◆ Written instruction
Nothing but the lines from the line with "Does the image" through the end of the data is to be copied, and each is to be copied exactly.

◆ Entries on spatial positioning
>> Begin

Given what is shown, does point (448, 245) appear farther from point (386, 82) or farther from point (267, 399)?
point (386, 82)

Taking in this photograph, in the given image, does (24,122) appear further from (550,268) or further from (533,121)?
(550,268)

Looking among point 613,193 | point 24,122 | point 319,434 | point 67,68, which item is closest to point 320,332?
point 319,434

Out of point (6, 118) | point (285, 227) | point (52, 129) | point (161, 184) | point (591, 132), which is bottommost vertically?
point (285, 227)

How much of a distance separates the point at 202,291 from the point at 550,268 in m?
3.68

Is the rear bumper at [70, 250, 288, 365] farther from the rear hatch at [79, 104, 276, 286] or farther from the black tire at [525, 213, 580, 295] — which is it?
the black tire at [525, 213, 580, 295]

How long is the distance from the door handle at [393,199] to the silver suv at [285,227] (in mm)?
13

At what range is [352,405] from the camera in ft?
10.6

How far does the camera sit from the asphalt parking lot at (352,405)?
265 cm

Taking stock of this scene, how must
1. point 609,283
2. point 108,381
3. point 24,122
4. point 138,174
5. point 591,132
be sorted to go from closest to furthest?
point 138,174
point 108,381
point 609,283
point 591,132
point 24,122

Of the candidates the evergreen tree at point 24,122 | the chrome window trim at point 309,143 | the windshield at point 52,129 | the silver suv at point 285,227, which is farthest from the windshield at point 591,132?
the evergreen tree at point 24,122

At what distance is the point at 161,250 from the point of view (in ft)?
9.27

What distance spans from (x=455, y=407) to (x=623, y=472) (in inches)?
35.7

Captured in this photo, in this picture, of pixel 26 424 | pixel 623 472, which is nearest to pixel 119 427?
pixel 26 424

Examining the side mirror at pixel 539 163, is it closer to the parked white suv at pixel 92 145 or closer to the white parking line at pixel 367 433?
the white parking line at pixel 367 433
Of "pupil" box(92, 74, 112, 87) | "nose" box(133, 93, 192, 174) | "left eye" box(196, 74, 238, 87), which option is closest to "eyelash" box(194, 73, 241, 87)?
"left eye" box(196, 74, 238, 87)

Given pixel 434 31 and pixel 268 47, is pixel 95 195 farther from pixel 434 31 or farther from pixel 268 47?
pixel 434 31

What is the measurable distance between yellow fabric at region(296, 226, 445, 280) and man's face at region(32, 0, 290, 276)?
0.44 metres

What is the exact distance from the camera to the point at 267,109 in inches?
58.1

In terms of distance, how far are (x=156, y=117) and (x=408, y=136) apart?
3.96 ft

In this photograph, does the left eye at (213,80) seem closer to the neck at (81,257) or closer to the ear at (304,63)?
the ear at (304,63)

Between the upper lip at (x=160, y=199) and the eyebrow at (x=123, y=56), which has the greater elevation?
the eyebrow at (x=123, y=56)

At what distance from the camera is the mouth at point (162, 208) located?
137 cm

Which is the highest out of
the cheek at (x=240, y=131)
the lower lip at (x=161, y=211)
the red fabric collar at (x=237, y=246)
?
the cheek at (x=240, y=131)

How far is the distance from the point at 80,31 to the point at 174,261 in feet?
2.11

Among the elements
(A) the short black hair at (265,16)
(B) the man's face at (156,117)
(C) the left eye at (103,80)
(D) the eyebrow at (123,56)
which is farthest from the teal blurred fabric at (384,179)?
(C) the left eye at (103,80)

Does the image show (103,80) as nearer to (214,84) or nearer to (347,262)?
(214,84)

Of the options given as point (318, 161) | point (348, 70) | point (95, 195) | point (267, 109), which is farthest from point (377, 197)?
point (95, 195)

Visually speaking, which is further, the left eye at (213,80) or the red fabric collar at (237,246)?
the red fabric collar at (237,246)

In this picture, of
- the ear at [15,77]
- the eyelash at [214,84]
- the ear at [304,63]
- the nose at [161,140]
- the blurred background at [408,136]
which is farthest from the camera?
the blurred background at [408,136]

>> End

◆ Full output
Does the image show (103,80) as nearer to (214,84) or nearer to (347,262)?
(214,84)

Of the options given as point (318, 161) | point (348, 70) | point (95, 195) | point (267, 109), which is farthest from point (377, 197)?
point (95, 195)

Visually speaking, which is further, the left eye at (213,80) or the red fabric collar at (237,246)?
the red fabric collar at (237,246)

In this picture, of
- the ear at [15,77]
- the eyelash at [214,84]
- the ear at [304,63]
- the nose at [161,140]
- the blurred background at [408,136]
which is farthest from the camera?
the blurred background at [408,136]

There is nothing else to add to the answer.